Uwe Samsel / 12.09.2022

Wir müssen uns daran gewöhnen, Faschisten da zu sehen, wo sie sich Demokraten nennen.

Thomas Hechinger / 12.09.2022

Danke.

Thomas Schmied / 12.09.2022

@Oliver König, bin auch nicht mit jedem Achse-Artikel zu 100% einverstanden. Das muss aber auch gar nicht so sein. Es geht inzwischen schlicht und ergreifend um die Erhaltung der Meinungs- und der Pressefreiheit in diesem immer trüber werdenden Deutschland.
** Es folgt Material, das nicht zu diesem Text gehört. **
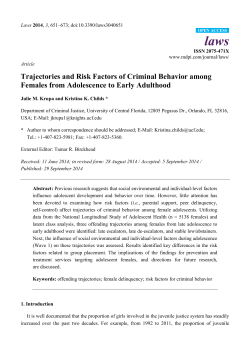 Trajectories and Risk Factors of Criminal Behavior among Females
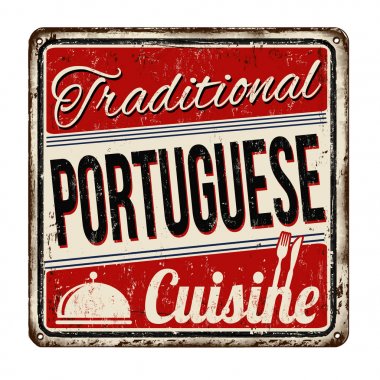 Geleneksel Portekiz mutfağı vintage paslı metal işareti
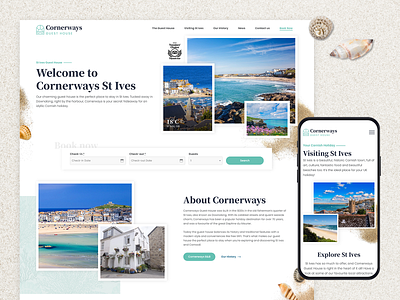Cornerways Guest House - homepage and mobile design branding homepage design illustration travel ux web design
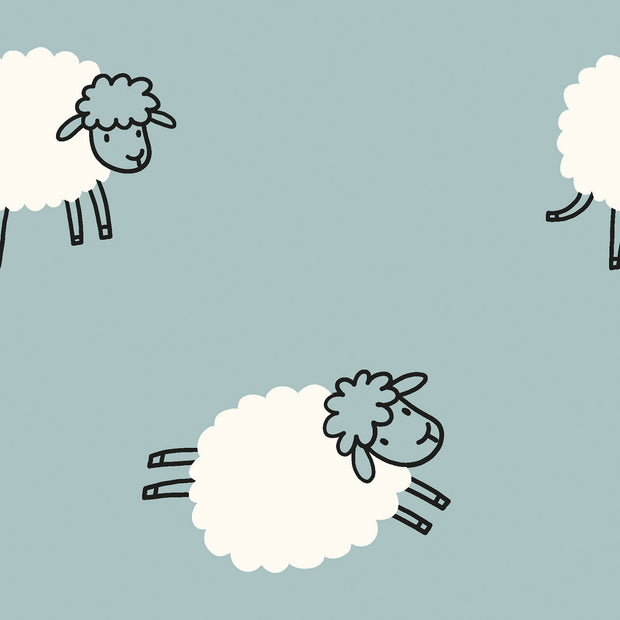 French Terry fabric Sheep Baby Blue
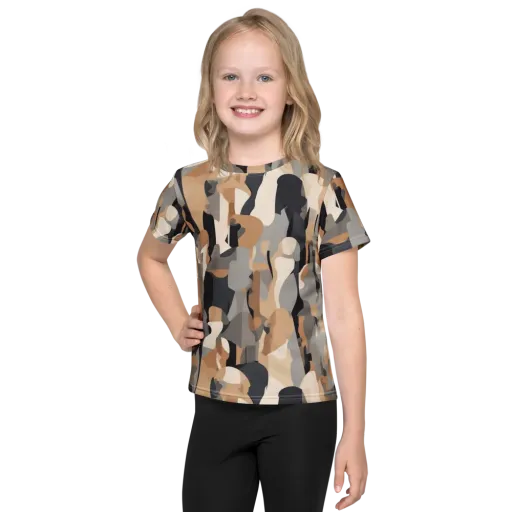 Abstract Assembly on a Kids Crew Neck T-Shirt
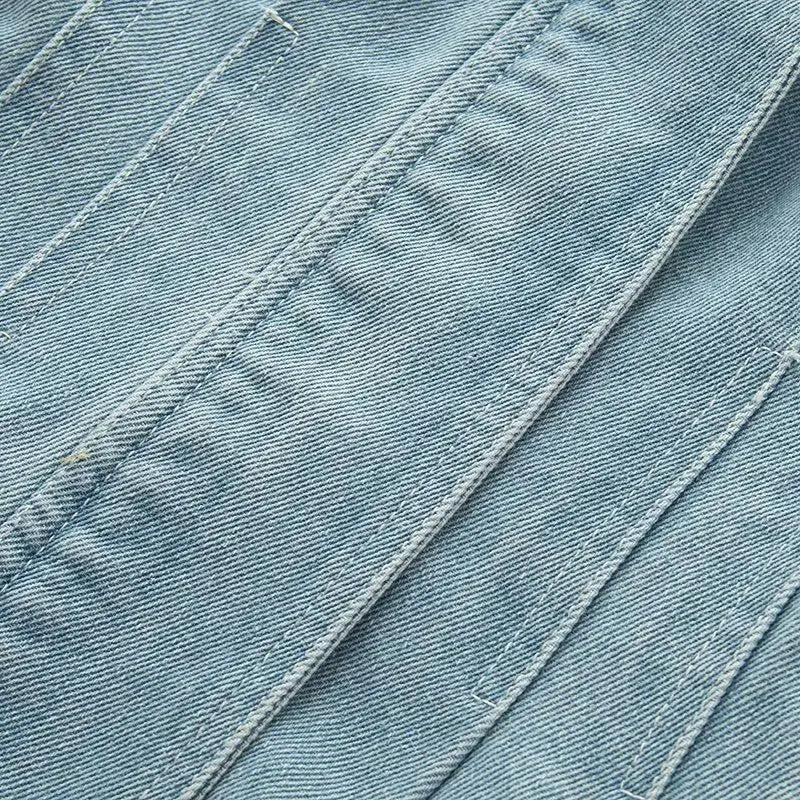 RAYA – סט ג'ינס: ז'קט ומכנסיים ישרים בתכלת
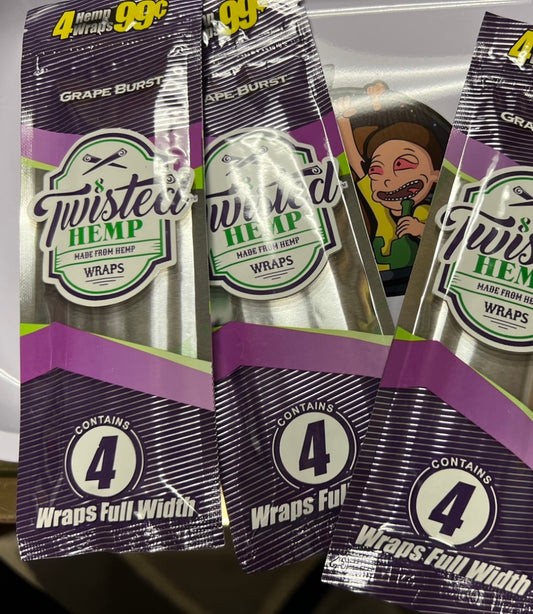 Twisted Hemp Organic Natural 4 Wraps Per Pack Grape Flavor (3 Count)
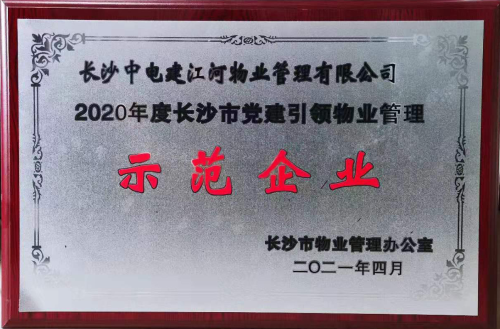 公司喜獲2020年度長沙市黨建引領物業(yè)管理示范企業(yè)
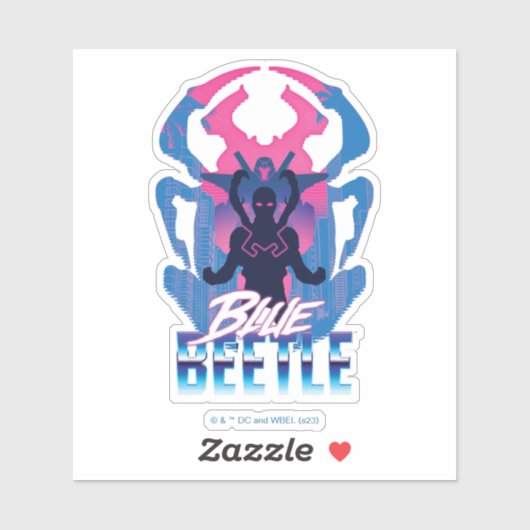 Blauwe kever retrowave versus grafisch sticker (Vel)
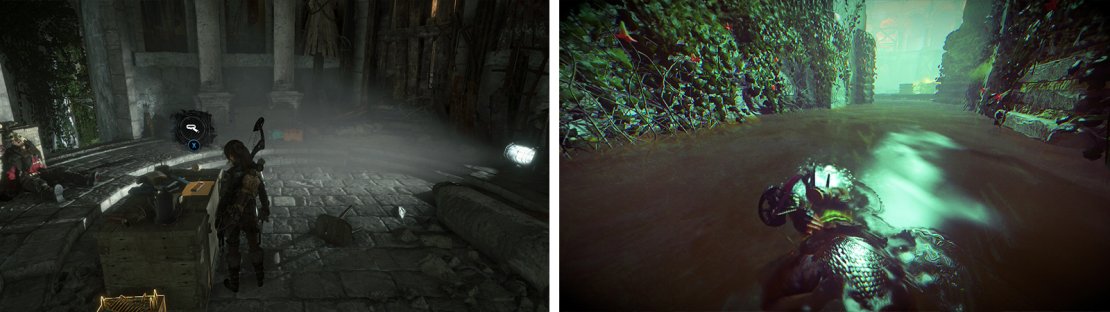 Enter the temple and grab Document 15 (left) before hopping down into the water and swimming to the end of the tunnel (right).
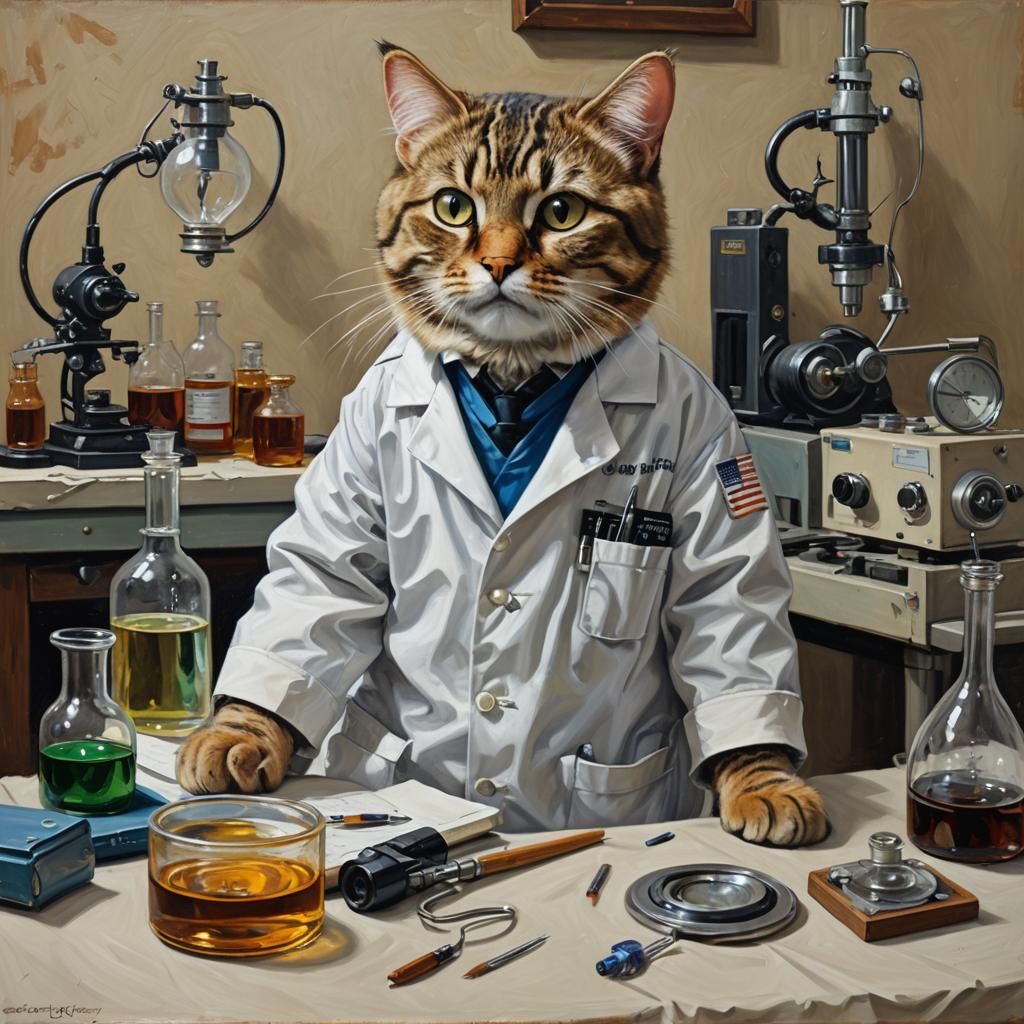 Tabby Cat Scientist in Lab, Oil Painting Style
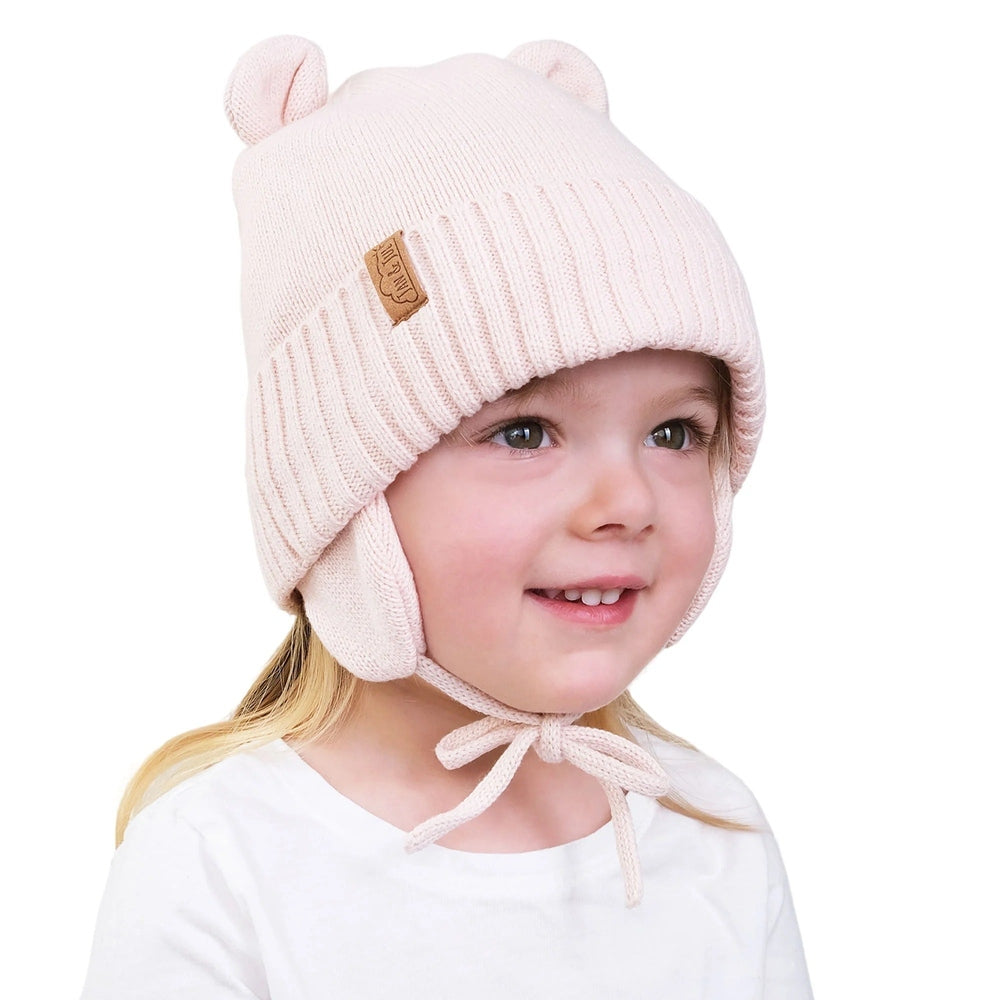 JAN & JUL kids bear knit hat in light pink with ear flaps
Thomas Schmied / 12.09.2022

“Und kein Kollege springt ihm bei.” Doch! Maxeiner tut es, die Achse tut es. Das ist gut und richtig und eigentlich selbstverständlich. Hatte auch bei Tichys im Kommentarbereich darauf hingewiesen, dass jetzt dringend Solidarität innerhalb der “Alternativen Medien angesagt ist. Auch die Achse ist ja Angriffen ausgesetzt. Wenn die letzten verbliebenen Journalisten mit gewissem Objektivitätsanspruch sich nicht gegenseitig beispringen, wird man sie, langsam aber sicher, einzeln fertig machen. Es herrscht bereits jetzt schon ein sanfter Totalitarismus und er sickert immer tiefer ein, Deutschland ist eine Mediokratie mit demokratischer Tünche. Die neuen Totalitären haben den Demokratiebegriff für sich gepachtet und sprechen ihn jedem ab, der ihre Herrschaft kritisiert. Nur eine Minderheit ist kritisch oder äußert sich überhaupt. Ohne die alternativen Medien wird die kritische Minderheit sich jedoch nicht mehr vergewissern können, nicht alleine zu sein. Macht bloß weiter. Sonst kommt bald wirklich nur noch eine Meinung vor. Wenn die wenigen kritischen Menschen glauben, bekloppt zu sein, dann haben die Woken gewonnen.